In Darsena si entra quindi da piazza 24 maggio e si esce da piazzale Cantone. Si stanno nel frattempo analizzando le immagini dei rave per identificare i partecipanti, che saranno sanzionati.


Oltre un centinaio di segnalazioni in questo fine settimana per assembramenti in diverse zone della Capitale
, dal Centro Storico al litorale, con controlli rafforzati da parte della Polizia Locale per il rispetto delle norme anti- Covid. Lo rende noto la polizia locale. Verifiche hanno riguardato anche Ostia, con gli agenti impegnati in varie località del lungomare capitolino. In diverse zone della movida come Monti, Trastevere, San Lorenzo e a piazza Bologna, le pattuglie sono state impegnate a contrastare assembramenti con chiusure temporanee. Oltre 40 le sanzioni per assembramenti, mancanza di mascherine.
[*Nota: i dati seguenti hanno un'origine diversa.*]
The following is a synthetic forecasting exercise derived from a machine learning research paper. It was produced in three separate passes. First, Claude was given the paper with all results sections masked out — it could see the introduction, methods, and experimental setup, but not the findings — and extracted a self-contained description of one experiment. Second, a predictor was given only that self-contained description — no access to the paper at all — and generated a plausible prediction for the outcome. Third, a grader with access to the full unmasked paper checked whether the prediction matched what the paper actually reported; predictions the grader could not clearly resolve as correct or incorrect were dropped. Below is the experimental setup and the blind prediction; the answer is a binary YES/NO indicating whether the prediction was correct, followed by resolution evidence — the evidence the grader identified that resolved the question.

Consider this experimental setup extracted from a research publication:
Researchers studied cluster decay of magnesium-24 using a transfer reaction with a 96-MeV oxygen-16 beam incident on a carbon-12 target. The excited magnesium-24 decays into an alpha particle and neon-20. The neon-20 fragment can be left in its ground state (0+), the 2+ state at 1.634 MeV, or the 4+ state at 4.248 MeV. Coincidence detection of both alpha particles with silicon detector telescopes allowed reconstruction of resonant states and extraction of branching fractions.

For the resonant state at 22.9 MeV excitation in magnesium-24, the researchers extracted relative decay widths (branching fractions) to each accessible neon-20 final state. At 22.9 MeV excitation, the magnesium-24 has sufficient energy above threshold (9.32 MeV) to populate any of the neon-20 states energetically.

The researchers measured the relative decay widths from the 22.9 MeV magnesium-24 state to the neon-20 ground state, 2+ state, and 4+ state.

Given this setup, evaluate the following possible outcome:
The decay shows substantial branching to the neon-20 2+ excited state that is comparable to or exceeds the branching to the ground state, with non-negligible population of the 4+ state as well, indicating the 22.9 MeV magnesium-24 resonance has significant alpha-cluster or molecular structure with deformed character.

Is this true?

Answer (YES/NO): NO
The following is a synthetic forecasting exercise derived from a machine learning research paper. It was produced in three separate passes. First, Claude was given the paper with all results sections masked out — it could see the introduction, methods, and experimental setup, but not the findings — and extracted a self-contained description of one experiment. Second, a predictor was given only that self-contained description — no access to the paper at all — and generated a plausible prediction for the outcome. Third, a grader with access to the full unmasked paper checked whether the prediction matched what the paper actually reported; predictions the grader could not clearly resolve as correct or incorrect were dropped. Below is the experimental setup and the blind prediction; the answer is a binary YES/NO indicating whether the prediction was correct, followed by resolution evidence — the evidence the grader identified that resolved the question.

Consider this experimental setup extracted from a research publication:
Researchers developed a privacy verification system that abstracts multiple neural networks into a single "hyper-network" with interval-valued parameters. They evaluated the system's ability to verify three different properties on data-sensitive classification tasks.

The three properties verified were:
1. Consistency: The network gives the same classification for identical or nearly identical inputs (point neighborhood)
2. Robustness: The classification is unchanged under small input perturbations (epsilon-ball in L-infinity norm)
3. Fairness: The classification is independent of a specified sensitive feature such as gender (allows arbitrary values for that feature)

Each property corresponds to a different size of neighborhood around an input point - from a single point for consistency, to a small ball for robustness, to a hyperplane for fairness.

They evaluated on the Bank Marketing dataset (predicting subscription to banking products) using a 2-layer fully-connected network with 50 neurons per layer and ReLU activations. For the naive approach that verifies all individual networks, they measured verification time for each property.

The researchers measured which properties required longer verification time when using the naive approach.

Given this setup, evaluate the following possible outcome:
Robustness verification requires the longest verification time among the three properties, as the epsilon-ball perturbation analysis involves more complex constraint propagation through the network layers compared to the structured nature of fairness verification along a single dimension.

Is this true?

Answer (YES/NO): NO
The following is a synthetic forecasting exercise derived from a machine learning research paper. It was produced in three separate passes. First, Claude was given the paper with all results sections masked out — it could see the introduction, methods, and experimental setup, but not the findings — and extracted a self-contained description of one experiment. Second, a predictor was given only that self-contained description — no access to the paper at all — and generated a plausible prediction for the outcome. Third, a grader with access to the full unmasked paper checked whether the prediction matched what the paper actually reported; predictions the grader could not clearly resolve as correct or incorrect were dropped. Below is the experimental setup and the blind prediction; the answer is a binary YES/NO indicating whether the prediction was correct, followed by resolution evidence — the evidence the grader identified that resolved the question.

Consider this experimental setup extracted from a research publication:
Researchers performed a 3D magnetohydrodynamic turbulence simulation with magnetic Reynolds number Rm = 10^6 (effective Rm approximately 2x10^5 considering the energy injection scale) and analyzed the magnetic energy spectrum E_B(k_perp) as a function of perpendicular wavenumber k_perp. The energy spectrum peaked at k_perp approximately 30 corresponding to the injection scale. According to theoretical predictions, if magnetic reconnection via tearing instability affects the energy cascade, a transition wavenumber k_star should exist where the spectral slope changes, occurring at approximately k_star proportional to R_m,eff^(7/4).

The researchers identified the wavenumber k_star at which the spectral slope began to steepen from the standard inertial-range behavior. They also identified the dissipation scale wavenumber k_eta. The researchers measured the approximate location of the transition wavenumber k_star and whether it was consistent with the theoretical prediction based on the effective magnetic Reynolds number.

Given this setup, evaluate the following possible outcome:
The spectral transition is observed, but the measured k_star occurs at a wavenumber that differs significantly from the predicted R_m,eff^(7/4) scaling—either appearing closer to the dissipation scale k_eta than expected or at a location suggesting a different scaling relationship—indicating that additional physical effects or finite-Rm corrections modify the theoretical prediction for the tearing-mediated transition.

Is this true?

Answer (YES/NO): NO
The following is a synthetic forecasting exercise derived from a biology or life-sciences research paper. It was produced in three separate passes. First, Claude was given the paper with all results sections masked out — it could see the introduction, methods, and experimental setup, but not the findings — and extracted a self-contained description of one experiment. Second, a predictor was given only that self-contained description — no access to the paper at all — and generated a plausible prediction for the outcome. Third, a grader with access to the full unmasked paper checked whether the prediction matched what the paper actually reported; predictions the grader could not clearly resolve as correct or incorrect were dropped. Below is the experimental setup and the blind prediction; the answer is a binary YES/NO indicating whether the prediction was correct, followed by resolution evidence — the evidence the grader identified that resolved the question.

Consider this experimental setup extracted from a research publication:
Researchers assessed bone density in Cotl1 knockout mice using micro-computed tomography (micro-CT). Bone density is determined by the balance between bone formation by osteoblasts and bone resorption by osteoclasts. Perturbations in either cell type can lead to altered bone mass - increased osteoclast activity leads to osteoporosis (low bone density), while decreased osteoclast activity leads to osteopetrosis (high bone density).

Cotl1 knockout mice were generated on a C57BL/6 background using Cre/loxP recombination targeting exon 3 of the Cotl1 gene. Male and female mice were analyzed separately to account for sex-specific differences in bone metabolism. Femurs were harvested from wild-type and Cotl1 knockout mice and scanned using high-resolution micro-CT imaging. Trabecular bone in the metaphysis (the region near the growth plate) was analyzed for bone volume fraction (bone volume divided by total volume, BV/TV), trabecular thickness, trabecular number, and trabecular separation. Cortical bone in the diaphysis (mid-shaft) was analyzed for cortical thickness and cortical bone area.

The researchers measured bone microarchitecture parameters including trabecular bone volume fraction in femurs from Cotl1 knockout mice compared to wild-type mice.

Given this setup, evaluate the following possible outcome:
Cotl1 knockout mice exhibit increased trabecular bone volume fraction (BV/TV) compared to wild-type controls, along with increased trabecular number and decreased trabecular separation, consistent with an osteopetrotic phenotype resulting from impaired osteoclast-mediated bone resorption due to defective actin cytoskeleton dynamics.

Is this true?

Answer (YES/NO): NO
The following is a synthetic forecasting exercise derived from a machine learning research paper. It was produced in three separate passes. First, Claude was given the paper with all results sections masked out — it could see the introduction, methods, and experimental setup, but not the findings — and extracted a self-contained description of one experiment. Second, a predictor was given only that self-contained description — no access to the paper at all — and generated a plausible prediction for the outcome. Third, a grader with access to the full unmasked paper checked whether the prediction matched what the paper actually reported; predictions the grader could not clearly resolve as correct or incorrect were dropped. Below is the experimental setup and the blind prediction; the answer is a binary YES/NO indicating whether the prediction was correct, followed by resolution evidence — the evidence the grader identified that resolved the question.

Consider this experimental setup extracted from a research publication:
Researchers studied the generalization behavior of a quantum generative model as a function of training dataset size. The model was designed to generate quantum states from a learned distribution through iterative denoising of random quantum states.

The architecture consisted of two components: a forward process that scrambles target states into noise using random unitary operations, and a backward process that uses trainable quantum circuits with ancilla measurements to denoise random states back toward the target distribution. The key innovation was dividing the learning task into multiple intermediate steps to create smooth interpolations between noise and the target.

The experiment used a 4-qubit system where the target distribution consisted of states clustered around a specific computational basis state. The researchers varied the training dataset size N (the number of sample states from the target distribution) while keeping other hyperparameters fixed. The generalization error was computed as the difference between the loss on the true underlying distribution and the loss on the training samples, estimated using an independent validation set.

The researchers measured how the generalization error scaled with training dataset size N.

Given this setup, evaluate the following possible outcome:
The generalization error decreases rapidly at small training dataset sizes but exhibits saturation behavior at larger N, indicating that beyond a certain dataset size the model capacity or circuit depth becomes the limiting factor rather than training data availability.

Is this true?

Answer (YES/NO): NO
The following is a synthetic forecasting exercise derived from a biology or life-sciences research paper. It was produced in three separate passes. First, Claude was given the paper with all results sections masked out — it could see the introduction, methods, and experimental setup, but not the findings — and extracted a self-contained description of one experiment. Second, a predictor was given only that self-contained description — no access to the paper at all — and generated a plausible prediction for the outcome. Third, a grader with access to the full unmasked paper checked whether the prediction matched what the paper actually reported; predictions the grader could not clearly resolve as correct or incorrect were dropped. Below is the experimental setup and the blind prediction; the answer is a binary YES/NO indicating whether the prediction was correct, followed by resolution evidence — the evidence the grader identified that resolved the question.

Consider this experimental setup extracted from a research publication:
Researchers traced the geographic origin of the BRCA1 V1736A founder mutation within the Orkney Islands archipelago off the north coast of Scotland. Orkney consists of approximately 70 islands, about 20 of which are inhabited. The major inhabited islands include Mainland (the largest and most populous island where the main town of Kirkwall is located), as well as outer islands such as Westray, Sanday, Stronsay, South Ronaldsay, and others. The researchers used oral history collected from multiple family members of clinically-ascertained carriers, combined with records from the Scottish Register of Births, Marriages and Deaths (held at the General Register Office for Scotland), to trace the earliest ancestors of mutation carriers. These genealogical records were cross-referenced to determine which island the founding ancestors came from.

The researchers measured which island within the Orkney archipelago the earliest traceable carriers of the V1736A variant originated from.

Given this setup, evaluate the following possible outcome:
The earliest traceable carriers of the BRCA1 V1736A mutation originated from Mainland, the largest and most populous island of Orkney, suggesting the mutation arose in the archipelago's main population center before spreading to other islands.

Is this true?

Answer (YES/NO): NO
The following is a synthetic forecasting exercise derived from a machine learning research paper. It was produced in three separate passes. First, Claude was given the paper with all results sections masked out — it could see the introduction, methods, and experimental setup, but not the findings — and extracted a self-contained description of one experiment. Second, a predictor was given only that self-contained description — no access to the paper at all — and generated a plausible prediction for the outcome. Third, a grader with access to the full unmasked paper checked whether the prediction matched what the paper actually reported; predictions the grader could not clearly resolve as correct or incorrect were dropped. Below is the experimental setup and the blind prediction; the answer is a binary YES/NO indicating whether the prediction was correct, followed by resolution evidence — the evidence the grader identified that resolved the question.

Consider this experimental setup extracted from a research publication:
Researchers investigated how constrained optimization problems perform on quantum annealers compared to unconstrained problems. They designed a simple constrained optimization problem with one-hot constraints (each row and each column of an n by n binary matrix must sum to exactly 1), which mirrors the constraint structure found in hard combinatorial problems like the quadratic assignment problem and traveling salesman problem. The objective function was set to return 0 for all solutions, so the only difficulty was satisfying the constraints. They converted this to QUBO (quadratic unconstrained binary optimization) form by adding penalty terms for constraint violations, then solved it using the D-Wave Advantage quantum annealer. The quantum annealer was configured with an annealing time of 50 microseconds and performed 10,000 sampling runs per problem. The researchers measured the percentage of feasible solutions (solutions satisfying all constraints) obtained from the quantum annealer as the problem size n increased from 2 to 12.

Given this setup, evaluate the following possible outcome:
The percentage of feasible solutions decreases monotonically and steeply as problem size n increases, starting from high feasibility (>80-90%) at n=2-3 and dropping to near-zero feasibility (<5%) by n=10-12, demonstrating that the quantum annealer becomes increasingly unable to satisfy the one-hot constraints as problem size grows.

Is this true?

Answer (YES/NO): NO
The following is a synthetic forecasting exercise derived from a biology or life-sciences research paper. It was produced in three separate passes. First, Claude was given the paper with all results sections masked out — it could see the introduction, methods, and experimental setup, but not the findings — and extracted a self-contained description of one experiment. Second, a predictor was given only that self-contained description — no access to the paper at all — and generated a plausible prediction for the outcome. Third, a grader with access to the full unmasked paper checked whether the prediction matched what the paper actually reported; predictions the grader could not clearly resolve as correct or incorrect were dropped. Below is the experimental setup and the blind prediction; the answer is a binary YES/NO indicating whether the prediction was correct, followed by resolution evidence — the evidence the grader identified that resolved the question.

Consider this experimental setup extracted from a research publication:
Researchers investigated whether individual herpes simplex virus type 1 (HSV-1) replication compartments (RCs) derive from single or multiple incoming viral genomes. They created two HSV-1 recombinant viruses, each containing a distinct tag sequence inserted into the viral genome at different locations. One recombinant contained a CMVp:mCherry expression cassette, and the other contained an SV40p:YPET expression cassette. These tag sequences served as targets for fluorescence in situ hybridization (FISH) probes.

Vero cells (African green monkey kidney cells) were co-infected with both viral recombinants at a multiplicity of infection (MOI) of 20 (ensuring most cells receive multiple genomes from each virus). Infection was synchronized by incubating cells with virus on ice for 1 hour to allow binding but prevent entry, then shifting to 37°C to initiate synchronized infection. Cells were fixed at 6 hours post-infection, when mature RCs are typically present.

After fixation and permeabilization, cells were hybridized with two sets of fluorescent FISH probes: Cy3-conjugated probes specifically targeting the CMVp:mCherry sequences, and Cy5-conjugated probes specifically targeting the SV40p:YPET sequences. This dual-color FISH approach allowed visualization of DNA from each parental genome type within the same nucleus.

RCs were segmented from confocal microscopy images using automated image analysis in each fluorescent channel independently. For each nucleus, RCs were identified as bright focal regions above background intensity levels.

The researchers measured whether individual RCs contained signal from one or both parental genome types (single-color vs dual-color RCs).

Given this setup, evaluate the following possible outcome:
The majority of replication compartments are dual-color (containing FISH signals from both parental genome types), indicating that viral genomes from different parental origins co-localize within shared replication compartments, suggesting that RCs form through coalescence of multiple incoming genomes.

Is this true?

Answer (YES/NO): NO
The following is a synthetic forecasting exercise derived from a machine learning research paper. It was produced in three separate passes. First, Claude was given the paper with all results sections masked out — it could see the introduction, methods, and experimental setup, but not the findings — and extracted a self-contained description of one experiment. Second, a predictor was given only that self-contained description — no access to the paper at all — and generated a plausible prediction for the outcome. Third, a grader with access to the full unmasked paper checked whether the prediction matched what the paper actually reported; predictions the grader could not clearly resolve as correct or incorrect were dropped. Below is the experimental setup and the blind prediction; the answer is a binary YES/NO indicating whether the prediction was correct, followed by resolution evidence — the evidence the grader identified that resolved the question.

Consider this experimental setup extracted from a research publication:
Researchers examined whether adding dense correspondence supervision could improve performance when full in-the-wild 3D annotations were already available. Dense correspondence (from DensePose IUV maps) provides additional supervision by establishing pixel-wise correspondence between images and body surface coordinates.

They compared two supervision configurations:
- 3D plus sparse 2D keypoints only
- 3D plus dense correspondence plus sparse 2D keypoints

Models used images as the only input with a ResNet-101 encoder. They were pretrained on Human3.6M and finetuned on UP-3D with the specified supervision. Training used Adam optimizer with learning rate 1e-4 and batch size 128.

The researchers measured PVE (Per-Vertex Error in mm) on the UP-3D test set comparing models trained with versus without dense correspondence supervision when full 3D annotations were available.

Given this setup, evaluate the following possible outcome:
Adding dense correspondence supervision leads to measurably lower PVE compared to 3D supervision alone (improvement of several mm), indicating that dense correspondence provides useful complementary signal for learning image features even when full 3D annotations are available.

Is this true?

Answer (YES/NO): YES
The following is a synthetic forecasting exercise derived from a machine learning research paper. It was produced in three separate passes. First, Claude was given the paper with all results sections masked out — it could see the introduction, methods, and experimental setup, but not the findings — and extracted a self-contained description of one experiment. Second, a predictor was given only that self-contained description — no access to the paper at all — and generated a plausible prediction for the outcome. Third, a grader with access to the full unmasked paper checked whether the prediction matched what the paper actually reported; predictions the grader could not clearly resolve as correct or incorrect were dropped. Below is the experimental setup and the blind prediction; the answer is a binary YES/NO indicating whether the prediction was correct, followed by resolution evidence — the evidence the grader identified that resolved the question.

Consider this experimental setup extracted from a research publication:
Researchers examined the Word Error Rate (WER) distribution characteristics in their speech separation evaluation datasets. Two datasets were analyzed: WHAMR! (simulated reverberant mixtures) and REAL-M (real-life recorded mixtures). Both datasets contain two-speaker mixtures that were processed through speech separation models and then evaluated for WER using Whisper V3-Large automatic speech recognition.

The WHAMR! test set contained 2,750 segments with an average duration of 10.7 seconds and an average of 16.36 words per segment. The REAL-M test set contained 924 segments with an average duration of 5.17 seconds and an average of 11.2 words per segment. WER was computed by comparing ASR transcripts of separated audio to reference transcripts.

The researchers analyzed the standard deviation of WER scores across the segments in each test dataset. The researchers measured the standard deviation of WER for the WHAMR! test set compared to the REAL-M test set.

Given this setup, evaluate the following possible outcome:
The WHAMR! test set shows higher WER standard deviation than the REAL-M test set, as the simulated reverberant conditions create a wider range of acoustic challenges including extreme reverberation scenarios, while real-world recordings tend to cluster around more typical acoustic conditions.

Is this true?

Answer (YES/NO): NO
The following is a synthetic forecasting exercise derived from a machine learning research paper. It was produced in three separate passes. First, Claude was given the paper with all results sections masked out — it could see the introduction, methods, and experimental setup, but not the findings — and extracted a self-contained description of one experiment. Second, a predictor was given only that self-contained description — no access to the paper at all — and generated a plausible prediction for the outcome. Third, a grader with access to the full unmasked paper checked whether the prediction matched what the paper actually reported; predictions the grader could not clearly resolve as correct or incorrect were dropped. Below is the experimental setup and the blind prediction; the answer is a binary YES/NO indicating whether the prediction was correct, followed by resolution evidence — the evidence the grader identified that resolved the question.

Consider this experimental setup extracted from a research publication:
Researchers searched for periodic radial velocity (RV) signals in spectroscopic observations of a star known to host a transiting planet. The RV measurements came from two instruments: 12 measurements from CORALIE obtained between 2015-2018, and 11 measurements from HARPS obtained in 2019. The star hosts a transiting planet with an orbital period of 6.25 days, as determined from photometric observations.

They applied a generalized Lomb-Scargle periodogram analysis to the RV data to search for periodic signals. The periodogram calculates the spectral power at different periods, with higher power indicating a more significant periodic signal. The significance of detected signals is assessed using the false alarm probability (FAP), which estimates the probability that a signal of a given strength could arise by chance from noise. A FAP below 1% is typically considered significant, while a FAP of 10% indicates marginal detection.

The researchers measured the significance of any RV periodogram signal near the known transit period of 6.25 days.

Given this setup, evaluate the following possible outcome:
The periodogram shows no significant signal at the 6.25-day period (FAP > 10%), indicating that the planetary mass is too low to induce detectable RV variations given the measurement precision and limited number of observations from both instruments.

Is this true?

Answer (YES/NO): YES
Affollati i principali parchi della Capitale e il litorale nell’ultima domenica di febbraio dal clima primaverile. In molti hanno deciso di trascorrere la mattinata all’aria aperta nelle ville storiche della città o passeggiando vicino al mare. In atto anche questo fine settimana il piano anti-assembramenti. Controlli delle forze dell’ordine nelle principali vie dello shopping, nei parchi della Capitale, sul litorale e nelle zone dei laghi. Sorvegliati speciali via del Corso e tutta l’area del Tridente. Nel pomeriggio è prevista, inoltre, una manifestazione contro le discriminazioni a piazza del Popolo a cui sono attese circa 700 persone. I controlli, messi a punto nei giorni scorsi durante un tavolo tecnico presieduto dal questore Carmine Esposito, stanno interessando da venerdì il quartiere Trastevere con un rafforzamento dei servizi e la delimitazione della Scalea del Tamburino e della Fontana di santa Maria in Trastevere. I controlli nel quartiere, suddiviso in due aree, vengono effettuati da polizia, carabinieri, guardia di finanza e polizia locale. Nei primi due giorni sono state identificate 190 persone, di cui una sanzionata perché non indossava la mascherina.

La Campania è in zona arancione, ieri il governatore De Luca ha invitato i cittadini a rimanere in casa il più possibile: ma la movida del sabato sera e il sole di stamane hanno creato ancora assembramenti, protagonisti soprattutto giovani e giovanissimi non di rado privi di mascherina. Gli episodi più significativi a Napoli e in provincia, dove – denuncia il consigliere regionale Francesco Emilio Borrelli di Europa Verde – spesso “la situazione è fuori controllo. Ritengo gravissimo che a Napoli, zona piazza del Gesù, e al corso Umberto di Torre Annunziata gli equipaggi delle forze dell’ordine siano stati pesantemente insultati dai giovani presenti. Dal centro storico partenopeo, via dei Carrozzieri, sempre nei pressi di piazza del Gesù, viene un altro video della vergogna con centinaia di giovanissimi assembrati e senza mascherina”. Borrelli pubblica su Facebook le immagini ricevute da cittadini esasperati per la movida senza freni: “E’ giunto il momento di adottare misure severe per coloro che non hanno rispetto per la propria salute e per quella degli altri”. Stamattina ancora folla sui lungomare, a Napoli come a Pozzuoli. Fitti i controlli delle forze dell’ordine anche se la quantità delle persone in strada rende impossibile fermare tutti coloro che passeggiano senza mascherina.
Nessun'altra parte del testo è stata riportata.